The frustrations of fusion are obvious, but the potential prize is an invaluable contribution to reducing planet-warming emissions. Fusion reactions release no carbon dioxide. Their fuel, derived from water, is abundant.
“There’s a lot of expectation, but we put it on ourselves. We want to see it achieved more than anyone else,” Chapman said.
“There are frustrations with how long the process has taken and you constantly need to convince stakeholders to keep investing. You have to show a path to impact and I think we’re doing an increasingly good job at that.”
A typical day at JET sees scientists milling around computer monitors, analysing experiments.
Scientists come to Culham from countries including Portugal, Hungary and Croatia. On a busy day, the tokamak can run between 40 and 50 experiments. UK scientists get around 10-15 per cent of the time on JET.
The engineers are in another room, playing with remotely operated arms.
They practice manoeuvres on a mock-up tokamak, hoping to optimise their routines. Any problems have to be found and snuffed out quickly, before they wreak havoc down the road.
These remote control capabilities are part of a range of hi-tech activities spinning out of JET, encompassing robotic maintenance, materials testing and fuel handling. The skills acquired at JET have enabled UK industry to win multi-million-euro contracts from ITER.
Staff turnover at JET is generally small, but Brexit has made it harder to recruit.
“Attracting new people, in the absence of very clear statements [about the future], is an increasingly hard sell. People are more nervous about it,” Chapman said.
The attrition rate is up from less than 5 per cent to just above 10 per cent. “It’s not a crazy level for many sectors, and we are still able to recruit good people. And a number of the people who have left have ended up in ITER – this is part of our role, after all, to develop the future fusion researchers,” Chapman says.
The way to ITER
ITER meanwhile promises to produce net fusion power sometime after 2035, if the present schedule holds.
The partners in the byzantine structure – the EU, Japan, China, Russia, the US, India and South Korea – have agreed to contribute pieces of the reactor, with the central ITER organisation responsible for coordinating construction. The EU owns 45 per cent of the project and the other partners nine per cent each.
Participating countries sometimes complain that the project consumes too much research budget.
Originally foreseen to switch on in 2016 and cost around €5 billion, the price of the ITER reactor has since roughly quadrupled and its start date been pushed back to 2025. If it comes together, full-scale experiments are foreseen in 2035.
The US has historically been the biggest ITER doubter. The country left the project for five years at the turn of the century.
It is, says Chapman, “the most scrutinised science programme ever.” The project is extremely challenging but, “the last three years have been very good; the vast majority of milestones have been met. Chapman visits the site every eight weeks. “You can see ostensible change every time,” he says.

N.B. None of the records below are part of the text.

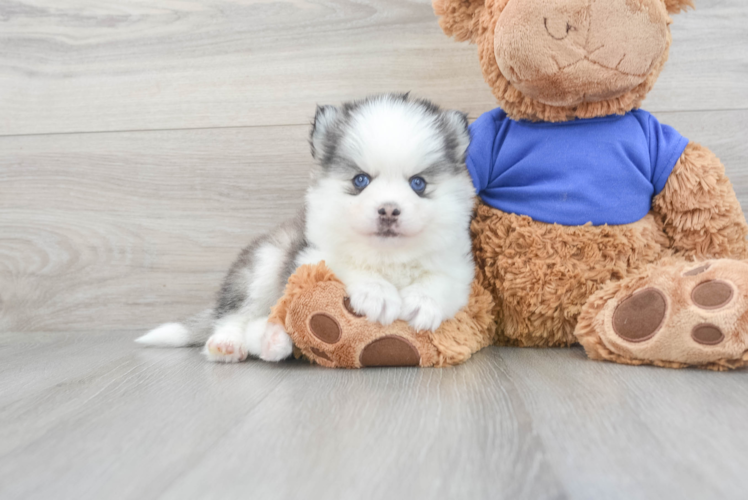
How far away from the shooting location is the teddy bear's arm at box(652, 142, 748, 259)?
52.1 inches

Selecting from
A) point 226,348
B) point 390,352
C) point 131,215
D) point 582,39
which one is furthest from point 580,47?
point 131,215

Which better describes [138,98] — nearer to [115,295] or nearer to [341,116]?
[115,295]

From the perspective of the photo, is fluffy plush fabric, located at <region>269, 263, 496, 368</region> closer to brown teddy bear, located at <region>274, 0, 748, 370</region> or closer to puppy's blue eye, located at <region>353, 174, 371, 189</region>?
brown teddy bear, located at <region>274, 0, 748, 370</region>

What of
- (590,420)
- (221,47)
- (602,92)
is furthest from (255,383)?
(221,47)

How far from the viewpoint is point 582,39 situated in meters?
1.21

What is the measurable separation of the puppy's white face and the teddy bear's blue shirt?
0.15 metres

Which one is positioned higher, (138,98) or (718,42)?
(718,42)

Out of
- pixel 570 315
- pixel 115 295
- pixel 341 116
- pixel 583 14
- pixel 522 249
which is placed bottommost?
pixel 115 295

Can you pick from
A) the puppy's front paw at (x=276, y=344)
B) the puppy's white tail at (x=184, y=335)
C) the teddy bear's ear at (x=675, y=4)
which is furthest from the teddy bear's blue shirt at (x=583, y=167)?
the puppy's white tail at (x=184, y=335)

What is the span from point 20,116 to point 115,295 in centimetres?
66

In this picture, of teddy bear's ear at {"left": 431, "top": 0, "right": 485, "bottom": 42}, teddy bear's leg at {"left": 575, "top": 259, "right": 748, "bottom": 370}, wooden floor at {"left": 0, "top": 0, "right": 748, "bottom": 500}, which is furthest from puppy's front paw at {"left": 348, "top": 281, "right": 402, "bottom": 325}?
teddy bear's ear at {"left": 431, "top": 0, "right": 485, "bottom": 42}

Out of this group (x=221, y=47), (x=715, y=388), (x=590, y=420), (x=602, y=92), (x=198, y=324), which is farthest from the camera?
(x=221, y=47)

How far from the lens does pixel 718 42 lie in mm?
1665

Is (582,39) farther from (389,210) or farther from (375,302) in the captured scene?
(375,302)
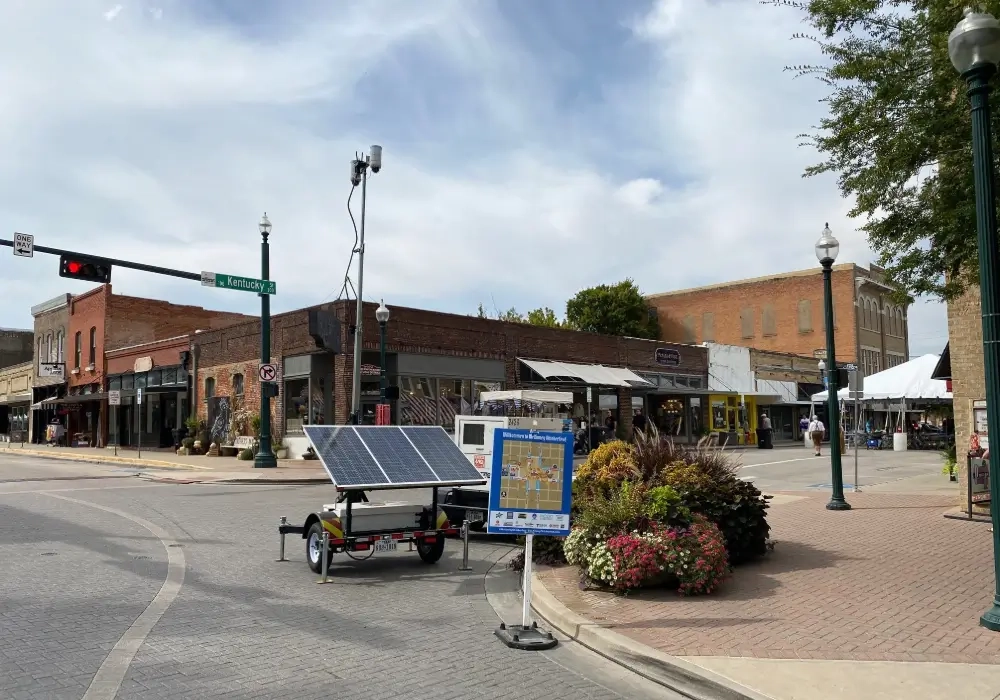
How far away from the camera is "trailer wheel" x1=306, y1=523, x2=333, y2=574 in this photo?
29.3ft

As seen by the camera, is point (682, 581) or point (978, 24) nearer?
point (978, 24)

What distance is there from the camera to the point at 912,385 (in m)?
27.2

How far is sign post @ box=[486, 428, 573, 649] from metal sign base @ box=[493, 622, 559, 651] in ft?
0.36

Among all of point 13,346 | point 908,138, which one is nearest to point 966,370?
point 908,138

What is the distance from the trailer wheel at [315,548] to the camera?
8.94 m

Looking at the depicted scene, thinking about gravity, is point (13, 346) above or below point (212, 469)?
above

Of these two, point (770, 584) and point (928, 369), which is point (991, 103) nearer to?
point (770, 584)

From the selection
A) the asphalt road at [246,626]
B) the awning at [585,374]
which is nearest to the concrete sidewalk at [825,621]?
the asphalt road at [246,626]

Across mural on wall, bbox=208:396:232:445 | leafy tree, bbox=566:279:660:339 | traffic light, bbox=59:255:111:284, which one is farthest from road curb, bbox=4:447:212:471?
leafy tree, bbox=566:279:660:339

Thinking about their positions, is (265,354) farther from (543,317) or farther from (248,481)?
(543,317)

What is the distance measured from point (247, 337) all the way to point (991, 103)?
94.0 feet

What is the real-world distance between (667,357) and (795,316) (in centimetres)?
2117

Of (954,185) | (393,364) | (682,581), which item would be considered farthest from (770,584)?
(393,364)

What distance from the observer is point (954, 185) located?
8602 mm
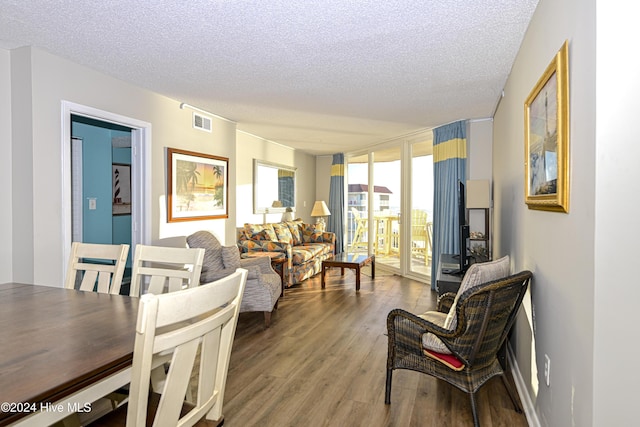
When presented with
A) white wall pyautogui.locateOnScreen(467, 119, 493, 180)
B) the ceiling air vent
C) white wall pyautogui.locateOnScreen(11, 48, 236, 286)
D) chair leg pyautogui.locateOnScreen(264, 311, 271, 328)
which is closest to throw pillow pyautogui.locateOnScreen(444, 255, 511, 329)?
chair leg pyautogui.locateOnScreen(264, 311, 271, 328)

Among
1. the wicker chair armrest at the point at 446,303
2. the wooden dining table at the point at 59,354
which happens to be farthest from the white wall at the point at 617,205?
the wicker chair armrest at the point at 446,303

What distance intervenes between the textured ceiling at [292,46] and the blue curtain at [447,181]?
35.6 inches

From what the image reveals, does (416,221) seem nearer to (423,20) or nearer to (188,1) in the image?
(423,20)

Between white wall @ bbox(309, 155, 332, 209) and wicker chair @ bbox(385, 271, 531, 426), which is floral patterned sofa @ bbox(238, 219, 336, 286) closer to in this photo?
white wall @ bbox(309, 155, 332, 209)

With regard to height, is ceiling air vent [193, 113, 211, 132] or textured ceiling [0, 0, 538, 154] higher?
textured ceiling [0, 0, 538, 154]

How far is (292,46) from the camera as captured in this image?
2820 mm

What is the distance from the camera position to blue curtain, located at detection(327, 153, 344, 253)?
8.41 m

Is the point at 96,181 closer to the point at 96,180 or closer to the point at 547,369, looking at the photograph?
the point at 96,180

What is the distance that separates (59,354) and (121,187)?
17.5 ft

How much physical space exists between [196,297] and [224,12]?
198 cm

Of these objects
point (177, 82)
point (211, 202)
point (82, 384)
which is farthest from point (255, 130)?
point (82, 384)

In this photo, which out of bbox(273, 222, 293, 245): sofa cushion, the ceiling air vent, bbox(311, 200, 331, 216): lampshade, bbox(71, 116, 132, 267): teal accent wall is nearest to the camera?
the ceiling air vent

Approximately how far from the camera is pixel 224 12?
2328mm

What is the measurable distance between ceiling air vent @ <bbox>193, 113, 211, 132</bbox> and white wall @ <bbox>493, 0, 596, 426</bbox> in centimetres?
360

ITER’s current good run is down to a “really excellent DG (director-general) who is used to building big nuclear things,” Chapman says. Bernard Bigot, the ITER director-general, previously ran France’s atomic energy agency. Before his appointment, the feeling was that the project was in danger of veering off course.
Chapman points out that while countries once guarded their fusion plans out of suspicion, now the only option they see is to share everything.
“Fusion was this funny sector where everything was done in silos until after the war – but now it has gone from being the least collaborative science field to the most. In that sense, it’s an inspiring environment to work in,” Chapman said.